Ethics

Truth and Reconciliation and Humility

Three years ago, I sat with a Secwepemc elder and a couple young Secwepemc men near Yellow Pond below, in Stswecem’c Xgat’tem territory. We talked about a lot of things, including traditional land use, what it is to be White (the elder and I agreed, over some laughter, that it was an easy thing: I thought I was White and he was Secwepemc, and he thought I was not White and he was, with his grandfather a White American and all), bears, moose, the return (!) of the caribou to this ancient hunting ground, and one more thing. He gave me permission to take photographs on this small corner of his homeland. Not being a fool, not every day at least, I thanked him very much. That was respect on both sides.

He didn’t give me permission to tell the story of Yellow Pond here, though, a former beaver pond on the edge of Big Bar Lake, so I don’t. That too is respect. That this pond is beautiful and mysterious and can speak for itself will do as a translation into White culture. It will change us if we pay attention well enough and long enough. The lake, too. Here it is at dawn:

And a minute later.

And Yellow Pond again, giving her own take on these black spruce and Douglas firs.

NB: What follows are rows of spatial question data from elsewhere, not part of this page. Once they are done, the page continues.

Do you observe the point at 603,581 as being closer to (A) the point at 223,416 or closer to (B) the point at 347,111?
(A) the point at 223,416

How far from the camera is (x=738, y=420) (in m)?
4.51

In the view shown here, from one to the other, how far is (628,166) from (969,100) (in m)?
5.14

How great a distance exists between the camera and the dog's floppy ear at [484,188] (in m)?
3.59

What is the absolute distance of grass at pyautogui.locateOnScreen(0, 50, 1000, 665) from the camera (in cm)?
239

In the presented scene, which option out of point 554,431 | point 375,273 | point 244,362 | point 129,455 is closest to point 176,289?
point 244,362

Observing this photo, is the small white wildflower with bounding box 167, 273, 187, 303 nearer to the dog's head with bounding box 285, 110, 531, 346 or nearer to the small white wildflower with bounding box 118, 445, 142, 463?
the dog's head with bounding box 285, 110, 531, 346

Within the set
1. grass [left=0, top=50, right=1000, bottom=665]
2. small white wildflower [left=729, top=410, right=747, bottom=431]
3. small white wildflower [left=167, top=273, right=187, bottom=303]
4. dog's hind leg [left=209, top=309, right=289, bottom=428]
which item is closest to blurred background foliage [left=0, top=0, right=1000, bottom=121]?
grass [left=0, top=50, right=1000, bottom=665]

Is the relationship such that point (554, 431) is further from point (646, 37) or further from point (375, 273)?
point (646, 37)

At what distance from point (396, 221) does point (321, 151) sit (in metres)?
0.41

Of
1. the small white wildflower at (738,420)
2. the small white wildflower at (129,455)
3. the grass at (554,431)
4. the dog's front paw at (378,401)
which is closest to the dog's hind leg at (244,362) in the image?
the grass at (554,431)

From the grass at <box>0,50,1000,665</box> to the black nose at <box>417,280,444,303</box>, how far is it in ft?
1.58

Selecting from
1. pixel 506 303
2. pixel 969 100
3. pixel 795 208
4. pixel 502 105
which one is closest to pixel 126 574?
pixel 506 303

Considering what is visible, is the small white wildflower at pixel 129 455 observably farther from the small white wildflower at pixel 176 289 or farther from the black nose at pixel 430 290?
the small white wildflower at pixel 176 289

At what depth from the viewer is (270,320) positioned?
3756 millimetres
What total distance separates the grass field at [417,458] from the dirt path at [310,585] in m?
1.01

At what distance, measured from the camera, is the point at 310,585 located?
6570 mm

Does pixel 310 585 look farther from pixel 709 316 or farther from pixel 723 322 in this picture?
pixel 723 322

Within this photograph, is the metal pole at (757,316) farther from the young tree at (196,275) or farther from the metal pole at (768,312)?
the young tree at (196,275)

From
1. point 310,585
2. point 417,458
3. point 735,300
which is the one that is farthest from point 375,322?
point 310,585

It’s an image from the other side of understanding, but that’s where Yellow Pond begins. And that’s where we can begin, humbly, on this day of Reconciliation, with the realization that photographs are cultural and the right to make them is something given, and very different from the assumed right to take them. Taking them just won’t do. Making them, well, that’s only an invitation for the making to remake us.